Apparently, it is a common superstition amongst some to say ‘white rabbits’ on the first of the month. Or more specifically, ‘white rabbits, white rabbits, white rabbits’ must be the very first phrase uttered on the first day of the month should you wish to convince the gods of good luck that you are deserving of their favour for the 28, 29, 30 or 31 days which ensue. Theories on where this phrase originated seem to vary.

Last night I went to White Rabbit, Red Rabbit, a play by Nassim Soleimanpour at The Malthouse Theatre. This morning, the first day of a new month, I awoke with my head filled with thoughts about white rabbits. Will that bring me luck?

The first thing I thought of when I heard the title of this play, was the character in Alice in Wonderland. The waist-coated and pocket-watched white rabbit who leads Alice down the tunnels and onto a quest for adventure and understanding. He disappears and reappears as needed to provide clues or time-checks. Would this play be about a foray into wonderland?

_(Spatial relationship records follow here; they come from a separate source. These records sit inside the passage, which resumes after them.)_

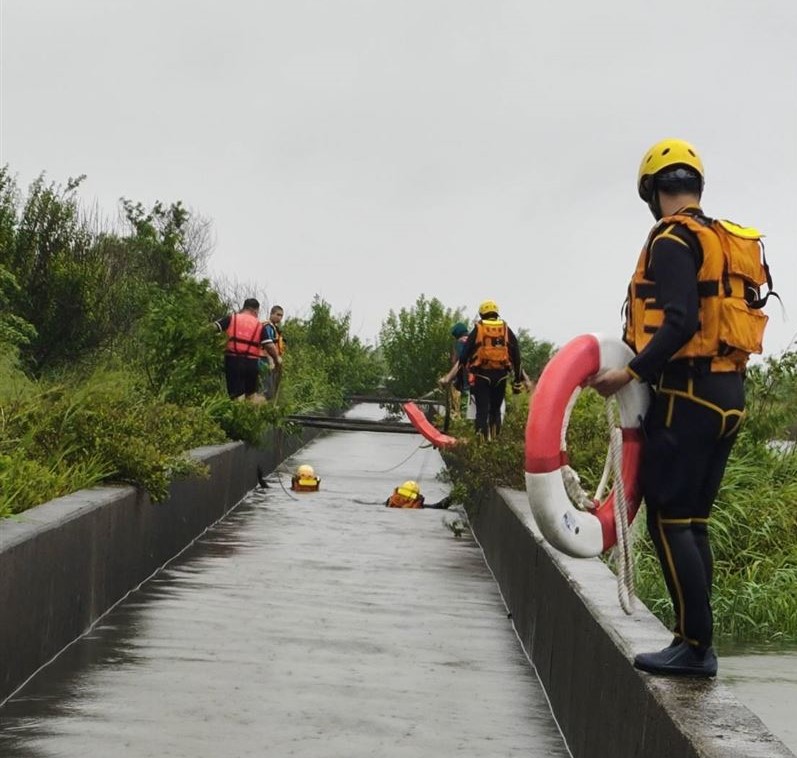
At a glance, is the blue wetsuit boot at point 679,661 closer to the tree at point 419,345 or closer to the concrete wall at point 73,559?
the concrete wall at point 73,559

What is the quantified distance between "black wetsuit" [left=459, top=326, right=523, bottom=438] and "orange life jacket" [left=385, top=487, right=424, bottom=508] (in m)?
1.27

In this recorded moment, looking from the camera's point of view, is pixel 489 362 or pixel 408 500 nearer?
pixel 408 500

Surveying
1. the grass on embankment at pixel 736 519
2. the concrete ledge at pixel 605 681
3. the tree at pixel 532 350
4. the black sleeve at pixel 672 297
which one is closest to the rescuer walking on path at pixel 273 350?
the grass on embankment at pixel 736 519

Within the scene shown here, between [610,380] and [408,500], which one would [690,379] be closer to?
[610,380]

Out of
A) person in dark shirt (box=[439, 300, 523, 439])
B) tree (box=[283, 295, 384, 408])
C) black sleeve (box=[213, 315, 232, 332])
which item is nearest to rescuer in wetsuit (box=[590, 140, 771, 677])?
person in dark shirt (box=[439, 300, 523, 439])

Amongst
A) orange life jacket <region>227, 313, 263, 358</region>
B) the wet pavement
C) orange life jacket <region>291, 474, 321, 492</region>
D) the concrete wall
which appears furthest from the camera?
orange life jacket <region>227, 313, 263, 358</region>

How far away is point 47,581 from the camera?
8.09 metres

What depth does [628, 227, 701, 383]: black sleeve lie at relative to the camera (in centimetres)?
553

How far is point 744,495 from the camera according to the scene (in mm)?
13508

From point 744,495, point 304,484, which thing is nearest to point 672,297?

The play is certainly a journey. For the playwright, the actor and the audience. And it is blatantly intended as such. Despite a conspiratorial lack of information about the play, the blurbs do all mention the fact that Nassim Soleimanpour, denied a passport as a result of his refusal to participate in Iran’s compulsory military service, wrote the play as a means to travel the world. He couldn’t travel, but his play could. And the nature of his play, the writer’s words spoken through the mouthpiece of the actor, allows him to do so.

The twist in this play, or in its delivery, is that the actor has never seen the script before they walk onto the stage and open the sealed envelope. At every performance, a new actor performs a cold reading of Nassim’s stream-of-consciousness storytelling. Since 2010, for an hour at a time, Nassim has been in theatres and festivals in cities all over the world. And we, the audience also travel. Nassim provides us with a brief insight into his life. We can almost taste the sour oranges from the tree outside Nassim’s window in Shiraz and we travel vast distances in our minds, seeking to sort through the allegory, the self-reflection, the questions of life and death, the idea of past and future and the deconstruction of the linear gulf that separates these to formulate our own response to the concepts that are slowly unveiled before us.

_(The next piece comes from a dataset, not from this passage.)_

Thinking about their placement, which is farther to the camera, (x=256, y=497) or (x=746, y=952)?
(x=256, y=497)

Nassim, through the actor, recounts the almost Orwellian story of the white rabbit who goes to a circus theatre and is asked by the security guard bear to cover her ears, ostensibly so that the other theatre-goers’ view is not impeded and is not offensive to those that do not have tall ears. The story appears to be about obedience and control or, in other words, about power and manipulation. We could be forgiven for believing that this is a specific comment about Iran and the writer’s experience of restriction. Soleimanpour has explained in interviews that it is not about Iran, but about the wider social phenomenon of obedience. 

At one point in the telling of this story, the actor plays the part of a rabbit pretending to be a cheetah that is impersonating an ostrich. Audience members are invited at various points to take on roles or take notes or take a photo. The actor is speaking for the writer, but by the end of the play we almost feel as though the writer is there. Nobody is who they seem.

There is more that is told or suggested or offered in the course of this play, but that would be telling. The beauty of White Rabbit, Red Rabbit is in the leap of faith you must make as you enter the rabbit hole of the play. You must be willing to accept that you don’t know where the play will take you and be happy to go along for the ride.